Quoted passage
....

Day 1: Reykjavik
Even though most people are attracted to the volcanic island for its grandiose landscapes, its capital is also fully worthy of a visit! Blessed by the nearby Gulf Stream that is depicted on its blue coat of arms, the northernmost capital of the world has suddenly found itself ranked among the best places to live in and visit. The overwhelming presence of birds and water, intense cultural life, warm, welcoming cafés, diverse museums and clubbing fever that disrupts its quaint village image every weekend, are among the many appeals of this endearing capital.
Start in the historic centre that lies between the sea and Lake Tjörnin, on the spot where the first settlers set up home. Government institutions rub shoulders with cafés and shops and it is a pleasure to stroll past the colourful, modestly-proportioned edifices. Concrete, rock, corrugated iron, wood, statues and birds – each street corner brings its host of surprises. Then, make a beeline for the port and a visit to the maritime museum, followed by a stroll around Kolaportio flea market, held every Saturday and Sunday morning.
Day 2: Reykjanes peninsula
Reykjanes is a huge desert of lava fields. Even more dramatic when the sky is overcast, the dark landscape is dotted with tufts of silver moss, clusters of purple lupins and fumaroles that bear witness to intense geothermal activity. In the Middle Ages, there used to be a string of small trading posts along the coast. Nowadays, the inhabitants live on strips of land around the major fishing ports of Keflavík to the north and isolated Grindavík, in the south. The quintessence of Iceland, this unspoiled peninsula whose cliffs, continually battered by the ocean, provide refuge to many birds, is however often ignored by tourists. It is true that one of Iceland’s major sightseeing attraction diverts many a sightseer and rightfully so, because a trip to the Blue Lagoon will assuredly be one of the highlights of your visit.

....

What you will do
(1) Answer these questions from the Iceland itinerary, one per line:
(a) What is depicted on Reykjavik's blue coat of arms?
(b) When is the Kolaportio flea market held?
(c) Which two fishing ports do the inhabitants of Reykjanes live around?
(2) According to the Iceland itinerary, what is the dark landscape of Reykjanes dotted with? List every item.

Recorded information
....

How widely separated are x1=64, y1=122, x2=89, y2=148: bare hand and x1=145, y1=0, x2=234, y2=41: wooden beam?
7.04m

....

Solved tasks
(1)
(a) The Gulf Stream.
(b) Every Saturday and Sunday morning.
(c) Keflavík to the north and Grindavík in the south.

(2)
- Tufts of silver moss
- Clusters of purple lupins
- Fumaroles